The Securities and Exchange Commission has been talking up the importance of corporate culture lately, including two speeches already this week that touch on the subject. Corporate compliance officers trying to glean insights about what to tell your own boards about culture may want to take a closer look — especially to understand a crucial point about culture not emphasized strongly enough.
Begin with SEC chairman Jay Clayton, who spoke Monday at a day-long symposium hosted by the New York Federal Reserve on corporate culture in the financial industry. His remarks touched on everything from the importance of understanding a company’s true culture, to the many actions and attitudes that collectively build a corporate culture, to what the SEC expects managers to do about culture.
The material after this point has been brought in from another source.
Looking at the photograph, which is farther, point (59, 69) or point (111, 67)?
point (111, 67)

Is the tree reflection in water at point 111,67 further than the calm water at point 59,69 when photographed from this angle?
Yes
Clayton opened with the importance of management truly knowing and understanding the corporate culture — which, honestly, strikes me as common sense. But why, specifically, must the C-suite and board understand corporate culture? Because negotiating your way out of a misconduct mess can get really sticky if you don’t:
Let’s take as given that both the firm’s management and the regulator want the firm to have “good” culture: one, for example, that is consistent with long term shareholder, employee, customer and societal interests as well as law and regulation… However, if there is a disconnect between what management thinks the firm’s culture is today and what the regulator thinks the firm’s culture is today, agreeing on measures to enhance the culture will be difficult — very difficult. Said starkly, if the regulator is convinced a firm has a cultural problem and the firm continues to fight that conclusion, tension is likely to be high and progress — which involves fostering mutual regulator -firm respect and trust — will be slow and costly all around.
Yet another practical point you can raise with your board or CEO if it seems disinterested in corporate culture.
Later, however, Clayton says that one key to preserving culture is to have a clearly defined mission. Take a look:
There are many familiar methods for communicating, monitoring and reinforcing cultural objectives — compliance programs, policies and procedures, training, personnel decisions (including evaluations and compensation), etc. I believe all of these methods are important and, in large financial organizations, essential. I also believe these methods are enhanced by, and in fact, to be effective over the long term, require, a clear, candid, easily understandable articulation of the organization’s core mission.
A fair point to raise, but perhaps too simplistic for the real world. For example, Clayton mentions the SEC itself and its core mission: “furthering the interests of our long-term retail investors.”
That phrase can mean different things to different people. Clayton could take (and has taken) that phrase to mean loosening oversight of small companies, so they can go public more easily and earlier in their corporate lives, and retail investors can reap the benefits.
On the other hand, recall the dot-com market crash in 2000. Long-term retail investors did not have their interests furthered back then, and the loose governance rules Clayton talks up today were exactly what caused that trouble.
So many people might hear the phrase “furthering the interests of our long-term retail investors” and assume the speaker means stronger governance and compliance, such as what the SEC implemented with the Sarbanes-Oxley and Dodd-Frank acts. Yet that’s the opposite of what Clayton means when he talks about furthering the SEC’s mission.
Priorities Matter as Much as Mission
It’s an important point because this is how miscommunication happens in large organizations, and compliance officers deal with the consequences of that miscommunication all the time. Everyone in one part of the enterprise thinks the policy is clear, the meaning is clear, the objective is clear — and then we’re stunned to find that another part of the enterprise has reached a different conclusion and is behaving in a totally different way.
What are they thinking, we ask? How could they not understand what we just said?
They misunderstand because senior leaders spend too much time talking about mission and values, and not enough time working on priorities and incentives.
Employees (and third parties) spend much of their day asking themselves: What am I supposed to do? What am I being paid to do? Then they act on those answers as best as they understand them. So if senior leaders really want a strong, unified culture, they should be sure the company’s priorities are clear, and employee incentives (read: paychecks) are geared to achieving them.
I had a recent post on Navex Global about the difference between values and priorities if you want to dive deeper into the issue. Another excellent treatment of the point came from William Dudley, former president of the New York Fed. He gave a superb talk last year on the importance of defining a firm’s mission and building incentives around it — complete with a swipe at financial firms for bungling that process way too often.
That’s not to say thinking about mission and core values is a waste of time. On the contrary, senior executives should think deeply about core ethical values for the organization, as well as mission — which is just fancy-speak for “what the company tries to do.”
But those are the first steps, and let’s be honest: every company says it wants to be ethical, and inclusive, and respectful, and honest. I’ve never heard of an organization that didn’t profess to want those things. Even the Trump Administration says them.
Unto themselves, however, they are just keywords in a vacuum. Then comes the harder work of emphasizing which objectives matter more than others (that’s priorities) and how to drive employees to focus on those objectives (that’s compensation). That’s what leaders need to consider as they try to keep a corporate culture together.